Extrait du texte:
====

JMB : La migration des réseaux vers la télévision numérique va susciter une forte demande en matière de bande passante qui devrait surtout bénéficier aux nouveaux réseaux à fibre optique pour la distribution des programmes mais également, dans une moindre mesure, aux réseaux satellite pour les échanges d’hub à hub, et là où les liaisons à fibre optique ne seront pas disponibles. A noter qu’une importante réunion s’est tenue mi-2012 à Libreville sous l’égide de l’UIT[2], en présence de la majorité des régulateurs de télécommunications africains, qui a confirmé l’objectif de voir disparaitre du continent africain la TV analogique d’ici juin 2015 !

Si les coûts de la fibre optique semblent difficilement compressibles du fait de leur composante BTP, ceux du satellite pourraient-ils baisser significativement dans les prochaines années ?

JMB : Certes, les coûts de construction des réseaux à fibre optique sont peu compressibles, mais il faut malgré tout s’attendre à une baisse non négligeable des prix de détail suite à la probable réduction de la marge des opérateurs, sous l’effet de la pression concurrentielle, d’une part, et du fait des économies d’échelle retirées de la forte augmentation de la base des utilisateurs, d’autre part. A ce jour, il est aisé de constater que l’écart des prix de vente du Mb/s peut encore varier dans un rapport 1 à 10 entre deux capitales, pourtant connectées au même câble.

Côté satellite, il ne faut pas s’attendre à une révolution des prix (les marchés étant très diversifiés et relativement atomisés) ; l’évolution pourrait venir de grands projets intégrés comme O3B Networks, mais l’expérience montre qu’ils sont très difficiles à concrétiser, comme en témoignent les échecs cuisants des projets IRIDIUM et RASCOM. Concernant le projet RASCOM, initié au début des années 80, le premier satellite opérationnel a commencé à être exploité en 2010 mais, à ce jour, aucun réseau terrestre de distribution n’a été réalisé, alors que l’un des objectifs politiques essentiels était, depuis l’origine du projet, de « connecter tous les villages africains ».

====

Matériel fourni:
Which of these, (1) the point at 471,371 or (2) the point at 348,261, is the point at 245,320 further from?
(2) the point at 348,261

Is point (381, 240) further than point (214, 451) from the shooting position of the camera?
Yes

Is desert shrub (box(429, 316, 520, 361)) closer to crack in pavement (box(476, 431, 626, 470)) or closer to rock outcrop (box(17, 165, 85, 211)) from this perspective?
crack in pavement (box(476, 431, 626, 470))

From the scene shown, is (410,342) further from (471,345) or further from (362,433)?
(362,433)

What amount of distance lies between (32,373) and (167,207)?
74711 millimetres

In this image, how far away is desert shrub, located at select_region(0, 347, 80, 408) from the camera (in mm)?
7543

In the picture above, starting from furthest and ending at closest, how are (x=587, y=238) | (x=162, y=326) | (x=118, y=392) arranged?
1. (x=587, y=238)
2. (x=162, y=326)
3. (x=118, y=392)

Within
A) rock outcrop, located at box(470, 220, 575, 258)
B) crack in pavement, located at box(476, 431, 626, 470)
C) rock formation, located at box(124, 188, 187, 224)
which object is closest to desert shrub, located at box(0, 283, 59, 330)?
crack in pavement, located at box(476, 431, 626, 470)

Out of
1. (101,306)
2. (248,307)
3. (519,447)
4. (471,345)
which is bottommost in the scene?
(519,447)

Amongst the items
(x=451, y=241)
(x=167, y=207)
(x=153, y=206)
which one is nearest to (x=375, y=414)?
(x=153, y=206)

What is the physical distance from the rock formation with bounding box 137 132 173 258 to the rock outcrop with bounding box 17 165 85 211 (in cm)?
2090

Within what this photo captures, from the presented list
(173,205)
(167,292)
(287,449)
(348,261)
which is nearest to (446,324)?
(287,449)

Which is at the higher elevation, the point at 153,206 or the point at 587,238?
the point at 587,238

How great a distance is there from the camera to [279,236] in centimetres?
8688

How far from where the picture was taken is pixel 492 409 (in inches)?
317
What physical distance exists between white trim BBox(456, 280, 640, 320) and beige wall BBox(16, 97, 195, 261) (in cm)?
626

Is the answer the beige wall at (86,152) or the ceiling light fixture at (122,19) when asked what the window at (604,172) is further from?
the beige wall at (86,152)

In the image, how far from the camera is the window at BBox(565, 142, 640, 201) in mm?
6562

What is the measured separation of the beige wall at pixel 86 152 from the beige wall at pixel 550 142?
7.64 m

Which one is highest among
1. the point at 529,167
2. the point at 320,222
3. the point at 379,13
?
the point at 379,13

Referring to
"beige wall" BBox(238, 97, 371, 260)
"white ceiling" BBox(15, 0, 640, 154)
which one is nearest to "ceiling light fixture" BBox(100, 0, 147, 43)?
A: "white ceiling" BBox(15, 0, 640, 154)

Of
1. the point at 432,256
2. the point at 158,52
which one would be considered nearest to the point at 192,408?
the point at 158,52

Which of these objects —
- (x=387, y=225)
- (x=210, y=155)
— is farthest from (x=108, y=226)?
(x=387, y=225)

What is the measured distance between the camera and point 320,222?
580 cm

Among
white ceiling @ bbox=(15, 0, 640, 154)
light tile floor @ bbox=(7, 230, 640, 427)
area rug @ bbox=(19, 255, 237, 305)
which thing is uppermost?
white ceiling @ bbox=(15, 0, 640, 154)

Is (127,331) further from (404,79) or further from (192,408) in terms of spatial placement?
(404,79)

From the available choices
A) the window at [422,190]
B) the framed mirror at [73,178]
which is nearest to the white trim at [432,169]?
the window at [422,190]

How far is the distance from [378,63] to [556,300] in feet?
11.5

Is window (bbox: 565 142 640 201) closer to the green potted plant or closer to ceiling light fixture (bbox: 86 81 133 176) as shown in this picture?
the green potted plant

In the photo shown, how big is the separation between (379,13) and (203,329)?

====

Parties de l'exercice:
a: Relevez tous les projets satellitaires désignés par leur nom dans l'extrait sur la fibre optique et le satellite.
b: Prolongez l'extrait sur la fibre optique et le satellite à partir de sa dernière phrase.

Ensemble des réponses:
a: O3B Networks, IRIDIUM, RASCOM

b:
De ce fait, chacun peut faire le constat avec regret qu’à ce jour, ni le satellite (chacun attend maintenant le projet O3 après l’échec d’Iridium ces dernières années), ni la fibre optique n’ont réussi à connecter les zones rurales ; cependant, des efforts conséquents sont engagés sur la base de cette dernière technologie qui devraient porter leurs fruits, à condition toutefois que des investisseurs se positionnent sur les réseaux de distribution de haut débit dans les zones périurbaines et rurales ; c’est là que réside le formidable défi à relever par l’Afrique de l’augmentation de la pénétration d’Internet en Afrique qui se limite aujourd’hui, chacun le sait, aux grandes villes : en effet, on trouve souvent moins d’un accès fixe pour 100 habitants et cela pénalise gravement le développement économique et social des pays.

SAT3/WASC/SAFE ont été financés par des consortiums d’opérateurs télécom. Ce type de financement est-il courant dans le satellite africain ?

JMB : Il est important de noter que le consortium SAT3 que vous citez est constitué d’opérateurs historiques qui étaient, à l’époque de l’engagement du projet, des opérateurs publics et qui, de ce fait, ont pu continuer jusqu’à ces dernières années à commercialiser leurs services de fourniture de bande passante en situation de monopole : dans une telle situation, la plupart d’entre eux ont suivi une stratégie commerciale dite « d’écrémage », à savoir, vendre à un prix très élevé et générer de fortes marges unitaires, au risque d’une limitation du nombre d’utilisateurs solvables. Une telle politique, on s’en doute, a eu des conséquences désastreuses pour le développement du marché haut débit en Afrique et qui resteront pesantes plusieurs années encore.

De même l’échec du projet RASCOM, sponsorisé par un consortium de 40 gouvernements africains, est en partie à imputer au principe organisationnel. Le projet n’a pas réussi à se donner les moyens de la réussite, pris entre lourdeurs décisionnelles, manque de leadership et difficultés d’accès au financement.

Pour éviter ce genre de situation, de nouveaux modes de gestion des projets de réseaux, plus transparents et ouverts à la fois, ont été mis en avant par la Banque mondiale. Cette dernière conditionne son financement aux respects de certaines règles de transparence et d’ouverture des marchés. En simplifiant, on peut dire que le montage des projets est de type PPP (partenariat public-privé), géré par un GIE dont les membres sont essentiellement des opérateurs privés et l’opérateur historique. Force est de constater que cette formule, bien que semblant prometteuse sur le papier, conduit à des conflits lors de la mise en œuvre, notamment du fait du réflexe « monopolistique » encore très marqué chez certains opérateurs historiques... En tout état de cause, il s’agit d’une bonne approche qu’il convient de continuer à promouvoir, tout en l’affinant.

La technologie africaine PWCS du Dr Victor Agbegnenou peut-elle changer la donne ?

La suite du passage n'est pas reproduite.